The Walkout
“I think 90% or more of a lift that’s missed is because of improper setup, right when they set up and right when they start to move down. If something is a little bit off as soon as you start to come up, you can’t make an adjustment with a heavy load on your back, it’s almost impossible.”
- Ed Coan
If you don’t know, Ed Coan is arguably the greatest Powerlifter of all time, he was certainly the most dominant strength athlete in the world during the 80’s and 90’s. Lifting weights at 100kg bodyweight that the biggest super heavyweights couldn’t touch. In old kit and soft knee wraps he squatted 423kg at 99.4kg bodyweight and the set up was meticulous.
His appreciation for the walkout was unparalleled and it was, in his mind, a key component of why he was so dominant in the squat.
It was controlled, precise and very, very effective. It is something I learned from him very early in my lifting career and is something I am very much for perfecting in the lifters within the Podium Program.
Rituals, Habits and Parroting
I see a lot of lifters currently with some very varied techniques for walking out, there is process there for sure but it lack some of the key components to mastering this skill.
Large steps backwards from the rack
4-5 steps plus before finally settling into the start position
Lifting of the the heel to ‘wiggle’ the foot into position
We all have rituals before we lift and these rituals become habits, and we will likely draw influence from the people we either train with or see train via social media to develop these rituals and habits in the first place. But if you stood back and analysed your own walkout and you did any of the above you would not consider it particularly efficient.
Maybe it is the Equipped lifter in me but the walkout is so important to get right, for me it must be a process of efficiency.
I would often tell people that the walkout is harder than the squat itself. You are so exposed moving from one leg to the other with weights far in excess of your raw best. Feeling like the world is closing in around you as the pressure builds and builds, you are aware of so little other than the feeling of being slowly squashed that the process of the walkout must become autonomous
Practice, Practice, Practice
It starts from the first warmup set to the heaviest working set, every day, every week, month and year.
You ingrain the perfect walkout into your nervous system so when the time comes and you are facing down a new personal best using weights you never thought you would have on the bar you can rely on the walkout being perfect. Setting you up for success in the squat itself.
The approach must be very deliberate and highly focused. Just because you could take more steps, larger steps, wiggle the foot does not mean you should. You could jump with the lighter weights when you warmup for the squat, and the reason you don’t is to refine the lift, the walkout is no different.

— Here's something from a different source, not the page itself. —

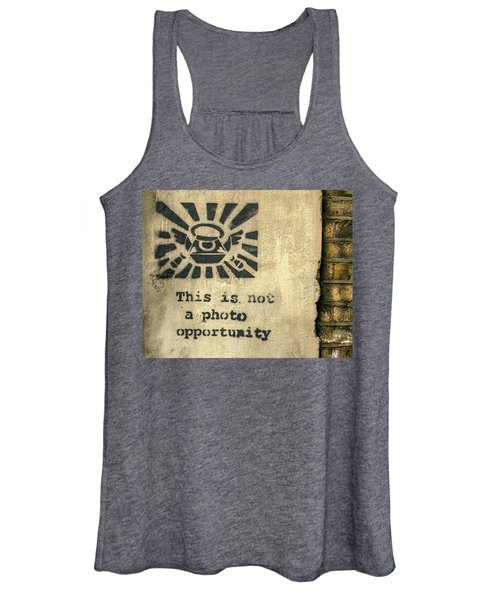 Banksy's This Is Not A Photo Opportunity Women's Tank Top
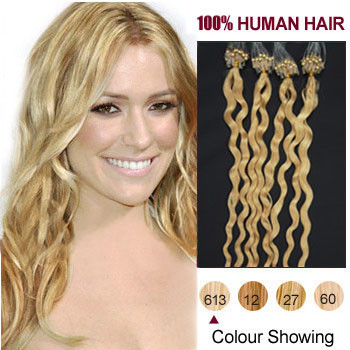 24 inches Bleach Blonde (#613) 100S Curly Micro Loop Human Hair Extensions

What does the perfect walkout look like?
The 3 Step Walkout
If you watch the very best lifters in the world you will star tot see patterns emerge, and for all the classic lifters reading this I really thing watching how equipped lifters approach the walkout would give great insight into the skill of it.
The inspiration for this newsletter was from watching 2 x World Classic Champion Tony Cliffe squatting recently in equipment, the precision and efficiency displayed at 410kg was incredible. Three very small steps and only a few inches from the rack itself. The key is the three steps but there are a few things before that happen that can make or break the walkout.
Set Up; Once under the bar set your feet close to what your stance for the competition squat is. This is important for minimising movement in the walkout and increasing movement efficiency.
Unracking; prior to unracking the bar you MUST brace. It is exactly the same process as before the squat. Taking a big breath in and expanding the belly will create all the stability you need to control the bar. Hold this brace for the whole set up
Patience; now take a second find your balance. You don’t want to step back to early with a lot of backwards momentum. Your weight will be to far on your heel and you will feel off balance
The First Step; the first step needs to be back and slightly to the side. We are talking about a foot width to the side and a foot length back
The Second Step; again go back a slightly to the side. One foot width and one foot length
The Final Step; Whichever leg you used first must now take a final movement to the side, around half a foot width. And breath out
Squat; Wait for the signals, create a final brace and begin the squat
Don’t Sweat The Details
Although this seems like a very minor topic when it comes to success in competition I believe it epitomises being all over the detail and those are the things that will separate the lifters who are great from those that are not.
Develop a process and drill it over and over again to increase your squat success.